▸ **FRAGMENTO DEL TEXTO**

-.-.-

Un soldado con fusil es cotidiano. Un soldado con escoba, barriendo una calle al lado de campesinos, profesoras, abuelas y niños, es otra cosa. Esos siete días en Burkina Faso no fueron sólo jornadas de limpieza: fueron un terremoto político, una grieta en la lógica de dependencia que aún encadena a los pueblos del Sur. Cuando los barrios enteros salieron a barrer su tierra, no estaban quitando polvo: estaban recuperando soberanía.

¿Por qué esto incomoda? Porque fue sin ONGs. Sin créditos del FMI. Sin promesas de Occidente.

Porque fue desde abajo, organizado por un pueblo que lleva décadas acumulando frustración, rabia, abandono. Porque fue una muestra brutal del potencial de la organización popular cuando se desborda de lo institucional. Cuando la escoba reemplaza al discurso, y la acción toma el lugar del lamento.

-.-.-

▸ **EJERCICIOS**
1 - Traduce al inglés esta oración del texto sobre Burkina Faso: "Cuando los barrios enteros salieron a barrer su tierra, no estaban quitando polvo: estaban recuperando soberanía."
2 - Escribe sin cambios todo lo que va en el texto sobre Burkina Faso desde "Un soldado con fusil" hasta "promesas de Occidente.".

▸ **REGISTROS PROPORCIONADOS**
-.-.-

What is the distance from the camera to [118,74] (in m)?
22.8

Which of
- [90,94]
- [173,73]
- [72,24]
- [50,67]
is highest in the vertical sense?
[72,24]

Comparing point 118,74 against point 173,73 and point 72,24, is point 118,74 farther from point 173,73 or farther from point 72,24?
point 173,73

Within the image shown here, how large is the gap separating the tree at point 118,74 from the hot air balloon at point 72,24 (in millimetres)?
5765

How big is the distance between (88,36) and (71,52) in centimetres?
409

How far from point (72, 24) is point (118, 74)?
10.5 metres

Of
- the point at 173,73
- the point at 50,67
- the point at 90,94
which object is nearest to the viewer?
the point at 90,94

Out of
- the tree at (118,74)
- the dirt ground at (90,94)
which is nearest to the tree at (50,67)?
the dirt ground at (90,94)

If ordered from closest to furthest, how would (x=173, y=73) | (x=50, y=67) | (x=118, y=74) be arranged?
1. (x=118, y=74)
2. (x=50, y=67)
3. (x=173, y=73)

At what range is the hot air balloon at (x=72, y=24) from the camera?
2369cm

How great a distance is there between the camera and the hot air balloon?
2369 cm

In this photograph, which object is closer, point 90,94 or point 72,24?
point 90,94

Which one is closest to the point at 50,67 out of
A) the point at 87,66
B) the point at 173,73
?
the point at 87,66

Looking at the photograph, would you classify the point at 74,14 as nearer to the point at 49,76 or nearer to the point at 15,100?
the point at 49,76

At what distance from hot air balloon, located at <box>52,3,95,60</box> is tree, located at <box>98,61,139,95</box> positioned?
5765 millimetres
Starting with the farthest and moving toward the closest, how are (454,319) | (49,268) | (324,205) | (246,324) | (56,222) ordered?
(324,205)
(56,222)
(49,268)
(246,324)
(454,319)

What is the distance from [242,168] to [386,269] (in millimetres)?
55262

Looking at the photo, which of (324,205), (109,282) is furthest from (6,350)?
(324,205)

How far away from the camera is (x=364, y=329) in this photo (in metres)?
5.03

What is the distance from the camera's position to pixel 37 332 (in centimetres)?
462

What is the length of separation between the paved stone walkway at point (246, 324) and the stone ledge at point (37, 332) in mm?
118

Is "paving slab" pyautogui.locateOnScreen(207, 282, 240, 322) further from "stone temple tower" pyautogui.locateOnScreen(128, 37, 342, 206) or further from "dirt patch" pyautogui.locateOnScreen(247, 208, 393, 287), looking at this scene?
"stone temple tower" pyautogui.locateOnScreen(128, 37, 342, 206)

-.-.-

▸ **RESPUESTAS POR APARTADO**
1 - When entire neighborhoods went out to sweep their land, they weren't removing dust: they were reclaiming sovereignty.

2 -
Un soldado con fusil es cotidiano. Un soldado con escoba, barriendo una calle al lado de campesinos, profesoras, abuelas y niños, es otra cosa. Esos siete días en Burkina Faso no fueron sólo jornadas de limpieza: fueron un terremoto político, una grieta en la lógica de dependencia que aún encadena a los pueblos del Sur. Cuando los barrios enteros salieron a barrer su tierra, no estaban quitando polvo: estaban recuperando soberanía.

¿Por qué esto incomoda? Porque fue sin ONGs. Sin créditos del FMI. Sin promesas de Occidente.